The implication, he said, is stark. A government spending more on salaries than it earns in revenue would have nothing left for roads, hospitals, schools, or defence. Capital expenditure would effectively collapse. Worse, the government would face a choice between two unpleasant options — borrow heavily or sack workers in large numbers.
Omokri reminded readers that President Bola Tinubu had specifically ended the previous practice of borrowing to fund the wage bill, a habit widely criticised as fiscally reckless. Returning to that model, he suggested, would represent a serious step backwards.
He stopped short of dismissing the goal of better wages for Nigerian workers, but called on presidential candidates to be realistic and apply greater rigour to their campaign commitments.
“. . . may I appeal to presidential candidates to be a bit more realistic and circumspect about the promises they make to the electorate? You may mean well, but please think things through so you can be true to yourself,” he wrote.
Sowore, the activist and presidential contender, has not yet publicly responded to Omokri’s challenge.

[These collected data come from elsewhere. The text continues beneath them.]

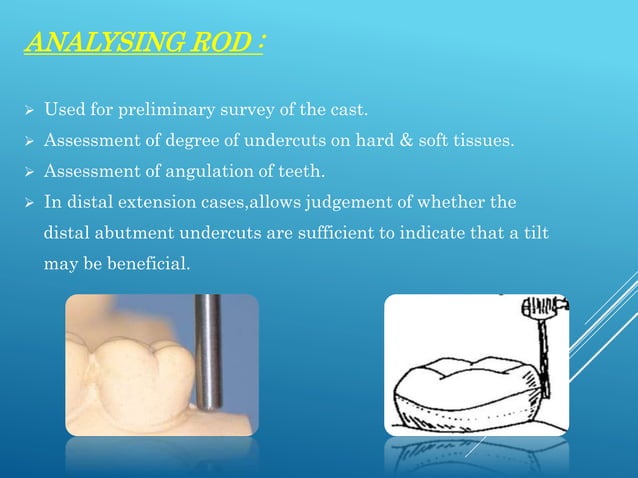 ANALYSING ROD :

➢ Used for preliminary survey of the cast.

➢ Assessment of degree of undercuts on hard & soft tissues.

➢ Assessment of angulation of teeth.

➢ In distal extension cases,allows judgement of whether the distal abutment undercuts are sufficient to indicate that a tilt may be beneficial.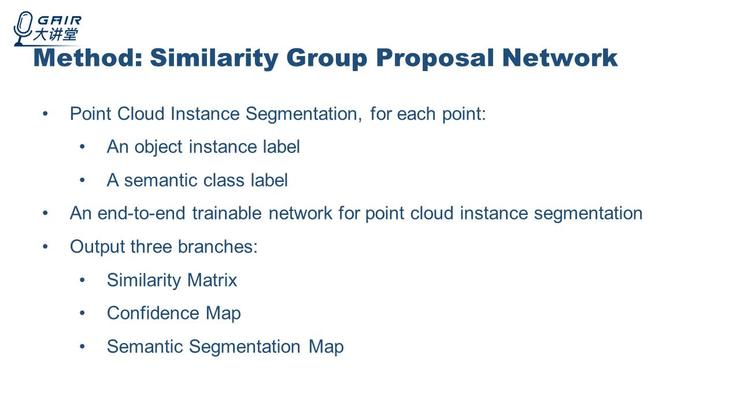 GAIR
大讲堂

Method: Similarity Group Proposal Network

• Point Cloud Instance Segmentation, for each point:
  • An object instance label
  • A semantic class label
• An end-to-end trainable network for point cloud instance segmentation
• Output three branches:
  • Similarity Matrix
  • Confidence Map
  • Semantic Segmentation Map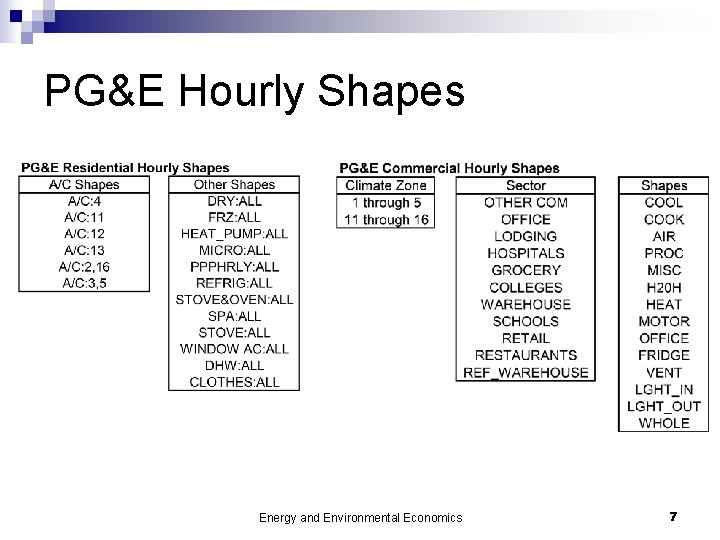 PG&E Hourly Shapes

PG&E Residential Hourly Shapes

| A/C Shapes |
|---|
| A/C:4 |
| A/C:11 |
| A/C:12 |
| A/C:13 |
| A/C:2,16 |
| A/C:3,5 |

| Other Shapes |
|---|
| DRY:ALL |
| FRZ:ALL |
| HEAT_PUMP:ALL |
| MICRO:ALL |
| PPPHRLY:ALL |
| REFRIG:ALL |
| STOVE&OVEN:ALL |
| SPA:ALL |
| STOVE:ALL |
| WINDOW AC:ALL |
| DHW:ALL |
| CLOTHES:ALL |

PG&E Commercial Hourly Shapes

| Climate Zone |
|---|
| 1 through 5 |
| 11 through 16 |

| Sector |
|---|
| OTHER COM |
| OFFICE |
| LODGING |
| HOSPITALS |
| GROCERY |
| COLLEGES |
| WAREHOUSE |
| SCHOOLS |
| RETAIL |
| RESTAURANTS |
| REF_WAREHOUSE |

| Shapes |
|---|
| COOL |
| COOK |
| AIR |
| PROC |
| MISC |
| H20H |
| HEAT |
| MOTOR |
| OFFICE |
| FRIDGE |
| VENT |
| LGHT_IN |
| LGHT_OUT |
| WHOLE |

Energy and Environmental Economics

7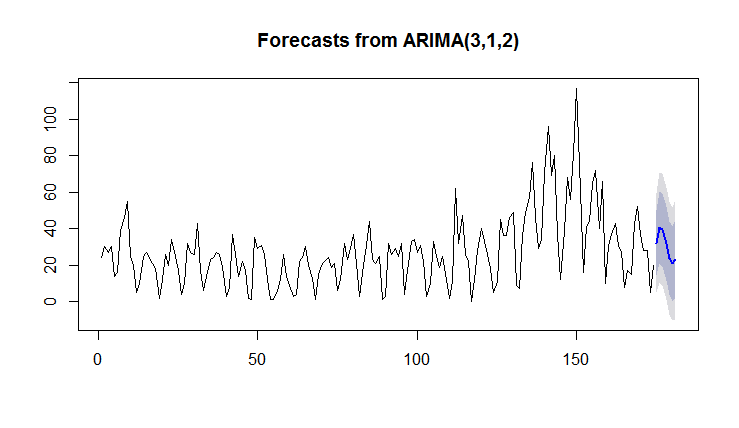 Forecasts from ARIMA(3,1,2)

0
20
40
60
80
100

0
50
100
150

This development fuels the tension in Nigerian politics ahead of the next elections where, in the belief of many, ambitious economic promises routinely outpace any credible explanation of how they would be funded.
Moreover, critics have long argued that voters are offered headline figures with no accompanying fiscal framework, a pattern Omokri himself appears to be pushing back against from the other side of the fence.
To establish his position, Omokri invited readers to independently verify his figures, repeatedly urging them to “fact-check” his claims.